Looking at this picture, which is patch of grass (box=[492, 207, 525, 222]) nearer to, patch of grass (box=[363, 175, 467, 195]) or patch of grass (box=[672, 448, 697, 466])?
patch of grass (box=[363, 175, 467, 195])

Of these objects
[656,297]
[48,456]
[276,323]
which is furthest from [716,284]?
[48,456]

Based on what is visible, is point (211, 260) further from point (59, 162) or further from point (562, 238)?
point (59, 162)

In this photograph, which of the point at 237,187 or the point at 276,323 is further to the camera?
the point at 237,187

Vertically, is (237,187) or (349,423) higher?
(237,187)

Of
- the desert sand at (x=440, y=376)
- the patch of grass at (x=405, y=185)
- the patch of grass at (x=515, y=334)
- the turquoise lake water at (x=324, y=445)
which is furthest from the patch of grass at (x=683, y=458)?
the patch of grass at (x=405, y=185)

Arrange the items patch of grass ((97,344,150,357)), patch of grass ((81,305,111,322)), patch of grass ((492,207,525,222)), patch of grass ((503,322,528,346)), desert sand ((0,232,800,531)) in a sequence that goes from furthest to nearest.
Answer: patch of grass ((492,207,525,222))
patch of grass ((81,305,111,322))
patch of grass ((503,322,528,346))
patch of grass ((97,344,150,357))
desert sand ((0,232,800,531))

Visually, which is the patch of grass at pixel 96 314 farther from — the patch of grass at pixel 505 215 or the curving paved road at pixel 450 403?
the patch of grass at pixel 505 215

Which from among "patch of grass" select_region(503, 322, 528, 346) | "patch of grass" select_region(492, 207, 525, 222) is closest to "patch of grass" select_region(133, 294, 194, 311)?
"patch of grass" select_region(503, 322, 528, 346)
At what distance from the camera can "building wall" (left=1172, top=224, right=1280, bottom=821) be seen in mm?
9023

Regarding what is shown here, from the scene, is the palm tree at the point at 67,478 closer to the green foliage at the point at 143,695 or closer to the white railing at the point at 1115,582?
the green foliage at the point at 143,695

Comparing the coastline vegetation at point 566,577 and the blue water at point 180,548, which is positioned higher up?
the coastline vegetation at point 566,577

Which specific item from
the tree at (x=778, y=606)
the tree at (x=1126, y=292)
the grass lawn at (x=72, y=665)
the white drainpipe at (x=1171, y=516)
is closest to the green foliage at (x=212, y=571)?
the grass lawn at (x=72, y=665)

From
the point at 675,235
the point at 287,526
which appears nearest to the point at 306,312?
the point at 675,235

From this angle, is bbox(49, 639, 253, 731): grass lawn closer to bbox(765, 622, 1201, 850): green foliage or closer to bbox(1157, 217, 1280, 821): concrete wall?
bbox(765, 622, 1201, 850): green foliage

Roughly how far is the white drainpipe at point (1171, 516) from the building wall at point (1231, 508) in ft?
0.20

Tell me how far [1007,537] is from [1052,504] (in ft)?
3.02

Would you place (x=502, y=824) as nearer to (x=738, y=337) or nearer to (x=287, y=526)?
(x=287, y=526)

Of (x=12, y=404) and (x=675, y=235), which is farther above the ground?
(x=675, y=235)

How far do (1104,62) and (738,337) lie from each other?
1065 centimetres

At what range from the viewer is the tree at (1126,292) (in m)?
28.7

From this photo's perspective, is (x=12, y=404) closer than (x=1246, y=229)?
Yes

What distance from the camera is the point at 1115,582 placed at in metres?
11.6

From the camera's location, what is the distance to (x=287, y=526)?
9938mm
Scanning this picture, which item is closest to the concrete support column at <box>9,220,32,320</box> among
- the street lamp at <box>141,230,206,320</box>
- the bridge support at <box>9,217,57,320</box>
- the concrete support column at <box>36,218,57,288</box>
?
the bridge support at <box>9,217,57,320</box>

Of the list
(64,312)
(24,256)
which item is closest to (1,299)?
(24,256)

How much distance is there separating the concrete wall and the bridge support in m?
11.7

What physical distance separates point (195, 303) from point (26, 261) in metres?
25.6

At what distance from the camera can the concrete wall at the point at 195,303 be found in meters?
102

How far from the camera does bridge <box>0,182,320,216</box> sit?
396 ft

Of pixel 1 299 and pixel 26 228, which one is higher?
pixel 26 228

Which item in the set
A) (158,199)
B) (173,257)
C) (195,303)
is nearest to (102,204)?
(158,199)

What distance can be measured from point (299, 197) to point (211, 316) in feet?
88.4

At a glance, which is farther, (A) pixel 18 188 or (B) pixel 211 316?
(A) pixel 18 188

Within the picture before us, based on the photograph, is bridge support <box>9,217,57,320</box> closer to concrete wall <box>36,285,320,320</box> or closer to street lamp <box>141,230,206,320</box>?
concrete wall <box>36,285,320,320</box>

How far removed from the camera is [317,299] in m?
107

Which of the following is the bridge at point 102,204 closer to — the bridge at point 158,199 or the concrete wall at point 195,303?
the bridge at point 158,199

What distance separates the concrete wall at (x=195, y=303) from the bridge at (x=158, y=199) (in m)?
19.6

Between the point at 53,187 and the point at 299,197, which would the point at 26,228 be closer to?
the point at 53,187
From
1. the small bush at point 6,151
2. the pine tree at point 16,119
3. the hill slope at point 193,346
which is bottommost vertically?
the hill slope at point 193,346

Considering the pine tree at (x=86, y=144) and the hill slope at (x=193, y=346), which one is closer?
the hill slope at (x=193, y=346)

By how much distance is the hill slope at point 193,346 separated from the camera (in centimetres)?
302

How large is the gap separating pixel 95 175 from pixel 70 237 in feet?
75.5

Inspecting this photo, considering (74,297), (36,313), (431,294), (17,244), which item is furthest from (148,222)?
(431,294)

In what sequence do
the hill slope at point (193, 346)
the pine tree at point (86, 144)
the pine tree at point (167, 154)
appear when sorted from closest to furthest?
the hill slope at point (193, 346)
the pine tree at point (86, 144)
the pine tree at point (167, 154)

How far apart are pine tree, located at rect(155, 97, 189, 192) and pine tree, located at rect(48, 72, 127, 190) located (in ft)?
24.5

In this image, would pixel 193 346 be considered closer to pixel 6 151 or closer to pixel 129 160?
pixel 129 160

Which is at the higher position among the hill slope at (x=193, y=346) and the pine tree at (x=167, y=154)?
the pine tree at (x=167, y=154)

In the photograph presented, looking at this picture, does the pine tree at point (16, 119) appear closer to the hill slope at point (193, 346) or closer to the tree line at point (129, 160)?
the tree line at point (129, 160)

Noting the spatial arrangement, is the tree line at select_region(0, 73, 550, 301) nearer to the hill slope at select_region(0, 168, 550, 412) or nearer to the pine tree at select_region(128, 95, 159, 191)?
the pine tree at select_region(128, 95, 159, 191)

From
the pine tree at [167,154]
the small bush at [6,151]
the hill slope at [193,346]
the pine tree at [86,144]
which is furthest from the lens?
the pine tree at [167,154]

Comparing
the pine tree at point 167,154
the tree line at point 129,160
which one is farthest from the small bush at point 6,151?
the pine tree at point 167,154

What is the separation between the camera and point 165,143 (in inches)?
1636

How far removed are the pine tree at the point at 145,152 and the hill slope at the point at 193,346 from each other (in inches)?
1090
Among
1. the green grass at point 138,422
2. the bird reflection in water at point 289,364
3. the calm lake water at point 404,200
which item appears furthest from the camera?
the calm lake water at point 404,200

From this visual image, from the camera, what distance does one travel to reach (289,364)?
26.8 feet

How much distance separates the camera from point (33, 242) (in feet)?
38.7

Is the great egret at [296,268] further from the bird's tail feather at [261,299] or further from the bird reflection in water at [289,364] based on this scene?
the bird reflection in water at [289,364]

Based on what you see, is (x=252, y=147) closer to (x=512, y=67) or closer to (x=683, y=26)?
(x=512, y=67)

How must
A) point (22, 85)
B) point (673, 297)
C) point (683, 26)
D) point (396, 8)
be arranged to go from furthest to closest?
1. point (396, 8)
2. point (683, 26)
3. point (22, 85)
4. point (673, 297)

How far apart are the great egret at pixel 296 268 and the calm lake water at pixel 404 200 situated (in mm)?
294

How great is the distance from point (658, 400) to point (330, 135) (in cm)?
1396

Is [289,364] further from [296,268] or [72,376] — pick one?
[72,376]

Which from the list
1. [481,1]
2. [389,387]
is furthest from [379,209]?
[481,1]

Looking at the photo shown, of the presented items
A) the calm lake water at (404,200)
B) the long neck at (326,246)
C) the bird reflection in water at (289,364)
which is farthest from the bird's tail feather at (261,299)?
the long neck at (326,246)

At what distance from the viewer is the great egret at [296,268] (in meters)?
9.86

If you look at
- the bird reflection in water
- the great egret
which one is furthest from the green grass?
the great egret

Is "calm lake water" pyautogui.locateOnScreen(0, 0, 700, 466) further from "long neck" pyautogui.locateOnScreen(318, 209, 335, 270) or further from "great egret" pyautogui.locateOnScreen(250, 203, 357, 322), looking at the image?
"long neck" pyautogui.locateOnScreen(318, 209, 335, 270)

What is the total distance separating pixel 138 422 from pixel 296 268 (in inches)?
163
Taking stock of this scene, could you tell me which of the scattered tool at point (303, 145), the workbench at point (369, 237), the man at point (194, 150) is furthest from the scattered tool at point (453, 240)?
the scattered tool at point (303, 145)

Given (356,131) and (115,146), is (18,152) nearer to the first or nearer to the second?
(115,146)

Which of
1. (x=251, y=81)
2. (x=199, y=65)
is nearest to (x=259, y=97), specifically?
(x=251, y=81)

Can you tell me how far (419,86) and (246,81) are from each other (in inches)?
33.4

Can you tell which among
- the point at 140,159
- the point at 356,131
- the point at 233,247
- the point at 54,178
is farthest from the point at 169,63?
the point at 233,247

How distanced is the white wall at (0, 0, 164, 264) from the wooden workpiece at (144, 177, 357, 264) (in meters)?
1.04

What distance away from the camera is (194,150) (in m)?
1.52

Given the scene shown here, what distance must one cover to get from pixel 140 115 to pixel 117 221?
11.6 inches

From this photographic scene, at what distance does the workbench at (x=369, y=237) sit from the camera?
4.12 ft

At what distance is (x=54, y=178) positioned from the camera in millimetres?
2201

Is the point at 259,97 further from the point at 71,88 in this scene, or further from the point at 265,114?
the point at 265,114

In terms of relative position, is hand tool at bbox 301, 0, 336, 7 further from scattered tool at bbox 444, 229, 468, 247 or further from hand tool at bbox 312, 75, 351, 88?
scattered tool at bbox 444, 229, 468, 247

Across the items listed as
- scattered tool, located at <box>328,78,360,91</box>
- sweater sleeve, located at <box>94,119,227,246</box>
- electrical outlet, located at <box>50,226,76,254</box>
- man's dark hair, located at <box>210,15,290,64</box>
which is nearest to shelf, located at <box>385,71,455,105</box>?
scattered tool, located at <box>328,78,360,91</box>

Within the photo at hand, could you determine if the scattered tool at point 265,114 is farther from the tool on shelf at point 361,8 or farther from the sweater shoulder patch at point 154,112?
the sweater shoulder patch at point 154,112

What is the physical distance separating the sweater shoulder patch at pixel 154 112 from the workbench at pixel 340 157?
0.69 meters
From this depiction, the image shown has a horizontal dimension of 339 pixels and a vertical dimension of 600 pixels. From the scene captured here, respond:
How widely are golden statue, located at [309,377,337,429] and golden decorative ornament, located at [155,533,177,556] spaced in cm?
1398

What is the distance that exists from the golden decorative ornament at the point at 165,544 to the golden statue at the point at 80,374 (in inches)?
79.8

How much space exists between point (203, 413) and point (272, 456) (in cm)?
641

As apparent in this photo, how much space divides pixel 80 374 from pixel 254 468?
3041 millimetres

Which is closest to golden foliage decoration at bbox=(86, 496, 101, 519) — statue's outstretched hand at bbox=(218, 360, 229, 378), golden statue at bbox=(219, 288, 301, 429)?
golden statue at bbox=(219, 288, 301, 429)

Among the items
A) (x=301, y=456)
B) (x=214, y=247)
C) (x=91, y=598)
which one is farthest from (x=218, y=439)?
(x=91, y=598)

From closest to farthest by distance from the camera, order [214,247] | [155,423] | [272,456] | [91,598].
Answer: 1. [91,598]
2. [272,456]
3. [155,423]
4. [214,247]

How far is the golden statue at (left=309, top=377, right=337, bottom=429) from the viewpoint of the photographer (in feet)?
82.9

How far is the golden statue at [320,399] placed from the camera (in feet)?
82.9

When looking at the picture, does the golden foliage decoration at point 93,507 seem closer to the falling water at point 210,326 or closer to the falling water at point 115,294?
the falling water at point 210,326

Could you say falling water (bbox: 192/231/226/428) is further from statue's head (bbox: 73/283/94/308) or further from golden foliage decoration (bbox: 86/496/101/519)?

Given problem:
Exact repetition is required for the lines from the one that contains "From closest to farthest" through the final line; leave out everything else.

Answer to this exercise:
From closest to farthest by distance from the camera, order [214,247] | [155,423] | [272,456] | [91,598].
Answer: 1. [91,598]
2. [272,456]
3. [155,423]
4. [214,247]

How far is the golden statue at (left=309, top=377, right=337, bottom=429) from the viewpoint of the photographer (in feet)?
82.9

How far is the golden statue at [320,399] placed from the camera (in feet)?
82.9

When looking at the picture, does the golden foliage decoration at point 93,507 seem closer to the falling water at point 210,326 or closer to the falling water at point 115,294?
the falling water at point 210,326

Could you say falling water (bbox: 192/231/226/428) is further from statue's head (bbox: 73/283/94/308) or further from golden foliage decoration (bbox: 86/496/101/519)?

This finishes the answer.